Terminus
Vika Prokopaviciute, Max Ruf, Kolja Kärtner Sainz, Maria VMier
13 July – 25 August, 2023

Exhibition

Terminus
Vika Prokopaviciute
Max Ruf
Kolja Kärtner Sainz
Maria VMier
July 13 - August 25, 2023
Opening Thursday, July 13, 6-8pm

Spencer Brownstone Gallery is pleased to present Terminus, a group exhibition featuring works by Vika Prokopaviciute, Max Ruf, Kolja Kärtner Sainz, and Maria VMier.

An array of objects, symbols, and marks are employed to delineate our observance of space and time. Most notably are those that mark the ends, heeded to varying degrees of militancy depending on the area's dictum. Though these limits appear rigid, we eagerly traverse diverse landmasses, extend our own peripersonal space, and have our somatic perimeters breached through microbial mingling.

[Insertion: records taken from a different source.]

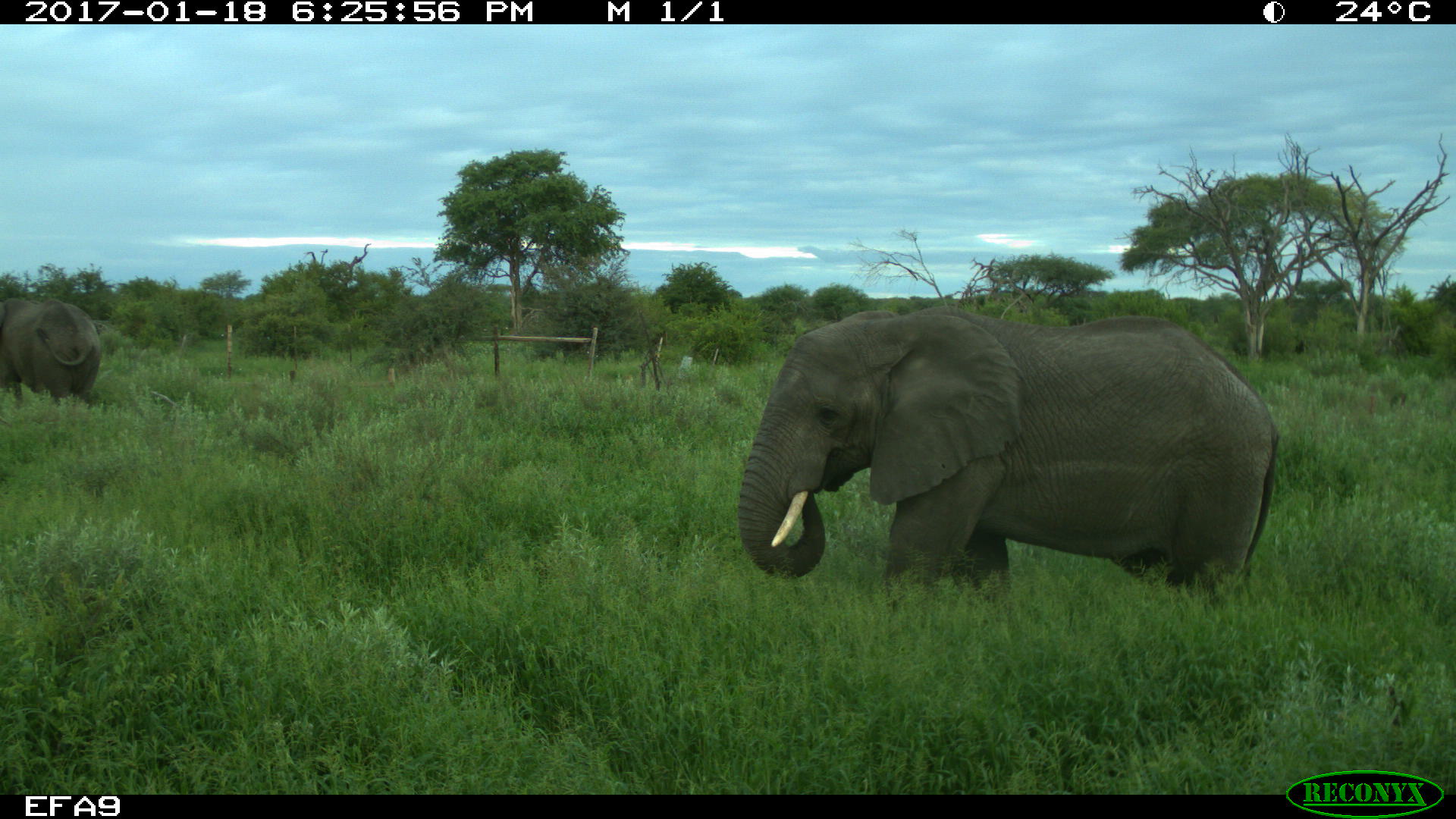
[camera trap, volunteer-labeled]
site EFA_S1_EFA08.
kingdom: Animalia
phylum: Chordata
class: Mammalia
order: Proboscidea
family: Elephantidae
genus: Loxodonta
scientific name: Loxodonta africana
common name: african bush elephant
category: elephant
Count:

These Edges, at times materially unyielding even within the parameters of artistic mediums, attest not to a barrier, but a transitory place of passage. Terminus is a final point or limit, yet the term shares the same root word of the Sanskrit tarati, meaning to pass or cross over - a vector within a seemingly closed framework. Each of the featured artist maintains a practice which breaches the materiality of the work, with an emphasis on the entangled and interactive relationship between ontology and space

Vika Prokopaviciute abstracted pictorial planes and structures are often the result of systems which are modified over the course of the painting process. Rules are engaged and adjusted, with the emergent forms often echoing spatial peculiarities or adjacent works. Dominating in scale and mechanically iridescent, each iteration mirrors, repeats, or multiplies like auto-biographical fractals, signaling a locale beyond the canvas.

Max Ruf’s painting practice features a diverse set of processes and attitudes - a pictorial language which ranges from, the analytic precision of geometric abstraction to gestural improvisation, from a muted industrial palette to wild eruptions of vibrant color, to compositional models suspended between the illustrational diagram and marks informed by the material properties of paint itself. By maintaining a space to think, feel and ‘image’, the co-presence of these varying pictorial languages, Ruf accentuates painting as a zone of potential, plasticity and playfulness to both develop tools and to reflect upon our contemporary image landscape, hierarchies, and order.

Kolja Kärtner Sainz’ work exists between pure representation and abstraction, capturing instead the haziness of transitions or changes in perception. Working synchronously across multiple canvases and primarily using diluted oil and ink on canvas, neutral shades weave and collapse into each other, pierced with shards of red, blue, and greens. Visually tempestuous, the lines and compositions appear to render the conflicting dualities of form and energy.

Maria VMier’s large scale Companion series feature ink and pigment marks on paper. The rhizomatic lineworks expand, contract, and reach toward the edges of the sheets resulting in a bold yet aqueous image. The fluidity of the brushwork moves away from the rigidity of charting and recalls more the softer processes of calligraphy and choreography, creating a space where time and bodies come together.